*Goal of the exercise*:
Recast the lines of the records from the one containing "Within the frame" through the one containing "order from furthest to closest?", both included, as a Markdown table with the columns Row and Line. Leave out any blank lines.

*Entries shown*:
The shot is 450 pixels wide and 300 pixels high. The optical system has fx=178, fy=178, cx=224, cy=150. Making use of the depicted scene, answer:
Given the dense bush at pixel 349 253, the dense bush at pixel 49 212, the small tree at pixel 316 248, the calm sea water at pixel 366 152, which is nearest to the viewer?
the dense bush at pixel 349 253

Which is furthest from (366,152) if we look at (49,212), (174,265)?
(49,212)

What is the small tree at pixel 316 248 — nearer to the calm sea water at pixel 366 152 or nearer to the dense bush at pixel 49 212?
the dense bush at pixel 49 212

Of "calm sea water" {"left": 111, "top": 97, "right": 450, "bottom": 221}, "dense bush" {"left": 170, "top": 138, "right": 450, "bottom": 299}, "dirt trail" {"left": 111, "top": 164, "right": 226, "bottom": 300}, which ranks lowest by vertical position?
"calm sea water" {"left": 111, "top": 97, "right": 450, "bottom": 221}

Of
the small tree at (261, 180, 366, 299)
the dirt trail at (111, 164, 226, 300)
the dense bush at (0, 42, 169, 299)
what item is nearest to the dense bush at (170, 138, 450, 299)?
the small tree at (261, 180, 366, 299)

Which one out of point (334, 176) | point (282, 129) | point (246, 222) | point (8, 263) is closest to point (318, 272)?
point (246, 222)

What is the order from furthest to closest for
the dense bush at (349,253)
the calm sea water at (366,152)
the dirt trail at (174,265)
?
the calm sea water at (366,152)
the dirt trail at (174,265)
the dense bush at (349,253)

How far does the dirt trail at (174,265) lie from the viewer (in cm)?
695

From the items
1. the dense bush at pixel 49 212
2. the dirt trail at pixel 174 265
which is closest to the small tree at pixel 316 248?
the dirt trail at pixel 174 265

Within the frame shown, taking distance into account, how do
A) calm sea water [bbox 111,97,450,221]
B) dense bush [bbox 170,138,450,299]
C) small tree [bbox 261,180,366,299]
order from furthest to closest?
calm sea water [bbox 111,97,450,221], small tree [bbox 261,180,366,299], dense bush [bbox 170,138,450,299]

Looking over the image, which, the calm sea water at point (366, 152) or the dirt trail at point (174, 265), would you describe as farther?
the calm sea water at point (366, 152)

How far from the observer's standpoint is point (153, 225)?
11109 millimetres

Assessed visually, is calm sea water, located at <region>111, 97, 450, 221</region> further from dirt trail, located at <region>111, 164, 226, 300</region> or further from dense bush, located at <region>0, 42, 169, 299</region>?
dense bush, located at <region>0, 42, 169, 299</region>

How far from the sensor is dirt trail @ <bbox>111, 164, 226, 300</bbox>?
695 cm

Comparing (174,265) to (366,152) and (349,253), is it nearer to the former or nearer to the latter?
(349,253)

*Result below*:
| Row | Line |
|---|---|
| 1 | Within the frame shown, taking distance into account, how do |
| 2 | A) calm sea water [bbox 111,97,450,221] |
| 3 | B) dense bush [bbox 170,138,450,299] |
| 4 | C) small tree [bbox 261,180,366,299] |
| 5 | order from furthest to closest? |